I'm developing a DataSnap server that make some query to db MySQL 5.1, tables are UTF8 and I saw correct latin, chinese, japanese, russian, greek, hindi text in tables.
When query the table I recieve "?????..." as response.
I have set names UTF8:
SQLConnection1.Connected:= True;
SQLConnection1.ExecuteDirect('set names utf8;');
then I do this:
with DMMySQL.SQLDataSet1 do
begin
if Locate('COD_GOOGLE', LanguageValue, []) then
Result:= UTF8Decode(FieldByName('DESCRIPTION').AsString); //
end;
and Result always is "?????...." with or without UTF8Decode
.
Where I'm wrong ?
TIA
When you set the character set for a field/table, usually this is meant to ensure data are stored without lossy conversions, a proper collation is used, and some encondings may save space also. For example UTF-8 will store efficiently English strings (and most Western languages), and will be increasingly less efficient with other languages, compared to UTF-16.

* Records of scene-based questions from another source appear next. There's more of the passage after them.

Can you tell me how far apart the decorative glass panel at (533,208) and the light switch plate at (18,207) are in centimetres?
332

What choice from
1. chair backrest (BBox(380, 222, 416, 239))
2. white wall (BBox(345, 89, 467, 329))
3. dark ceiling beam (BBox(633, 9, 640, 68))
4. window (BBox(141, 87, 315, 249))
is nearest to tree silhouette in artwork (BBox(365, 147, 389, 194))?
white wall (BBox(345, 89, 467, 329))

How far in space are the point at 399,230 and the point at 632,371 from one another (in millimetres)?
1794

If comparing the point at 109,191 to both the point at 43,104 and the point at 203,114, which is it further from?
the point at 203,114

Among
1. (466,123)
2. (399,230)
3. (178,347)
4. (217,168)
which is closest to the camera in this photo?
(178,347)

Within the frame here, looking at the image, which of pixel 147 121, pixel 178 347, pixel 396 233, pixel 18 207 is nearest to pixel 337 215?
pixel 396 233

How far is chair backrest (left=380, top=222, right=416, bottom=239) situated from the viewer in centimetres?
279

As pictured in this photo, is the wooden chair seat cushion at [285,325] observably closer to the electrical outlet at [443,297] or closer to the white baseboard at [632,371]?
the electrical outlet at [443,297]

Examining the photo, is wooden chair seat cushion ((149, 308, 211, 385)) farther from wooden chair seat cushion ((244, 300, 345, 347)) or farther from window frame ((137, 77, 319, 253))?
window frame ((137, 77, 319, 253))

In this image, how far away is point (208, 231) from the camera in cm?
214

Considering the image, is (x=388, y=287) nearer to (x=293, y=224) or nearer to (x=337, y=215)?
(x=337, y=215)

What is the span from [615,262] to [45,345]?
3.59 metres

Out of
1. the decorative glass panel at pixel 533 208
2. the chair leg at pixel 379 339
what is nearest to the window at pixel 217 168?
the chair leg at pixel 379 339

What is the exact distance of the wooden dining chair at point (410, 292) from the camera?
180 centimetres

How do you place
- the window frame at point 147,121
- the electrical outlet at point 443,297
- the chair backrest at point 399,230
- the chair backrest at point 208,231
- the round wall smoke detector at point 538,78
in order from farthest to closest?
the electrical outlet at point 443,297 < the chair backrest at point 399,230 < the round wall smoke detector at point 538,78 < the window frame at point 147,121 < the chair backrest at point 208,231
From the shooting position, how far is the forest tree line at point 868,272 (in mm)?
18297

Usually the driver - if set correctly - will translate the string from the database character set to the client application character set. You don't say what you're using to access MySQL (dbExpress? ODBC? Other?). Because Delphi Unicode strings are UTF-16, I guess the driver by default will tell MySQL to convert data to and from the UTF-16 enconding used by Delphi, regardless whatever encoding is used to store them inside MYSQL table.
If you tell MySQL to return data in UTF-8 and the driver or Delphi database code still store those data anyway into a UTF-16 string without converting it, you won't get the expected result.
What happens if you do not set a character set, or use a UTF-16 encoding?
Update: RAD Studio help says (ms-help://embarcadero.rs2010/rad/DbExpress_Data_Type_Mapping_for_Supported_Databases.html and http://docwiki.embarcadero.com/RADStudio/en/DbExpress_Data_Type_Mapping_for_Supported_Databases#MYSQL):
dbExpress has the following MYSQL data type mappings:
char TDBXDataTypes.WideStringType if the server uses UTF-8; otherwise
TDBXDataTypes.AnsiStringType
varchar TDBXDataTypes.WideStringType if the server uses UTF-8; otherwise TDBXDataTypes.AnsiStringType
Thereby if the server uses UTF-8 dbExpress should handle data in Delphi UTF-16, otherwise in an ANSI encoding. What kind of TField your application returns?
Did you try FieldByName('unicodefield').AsWideString
? IIRC dbExpress returns AnsiString with AsString.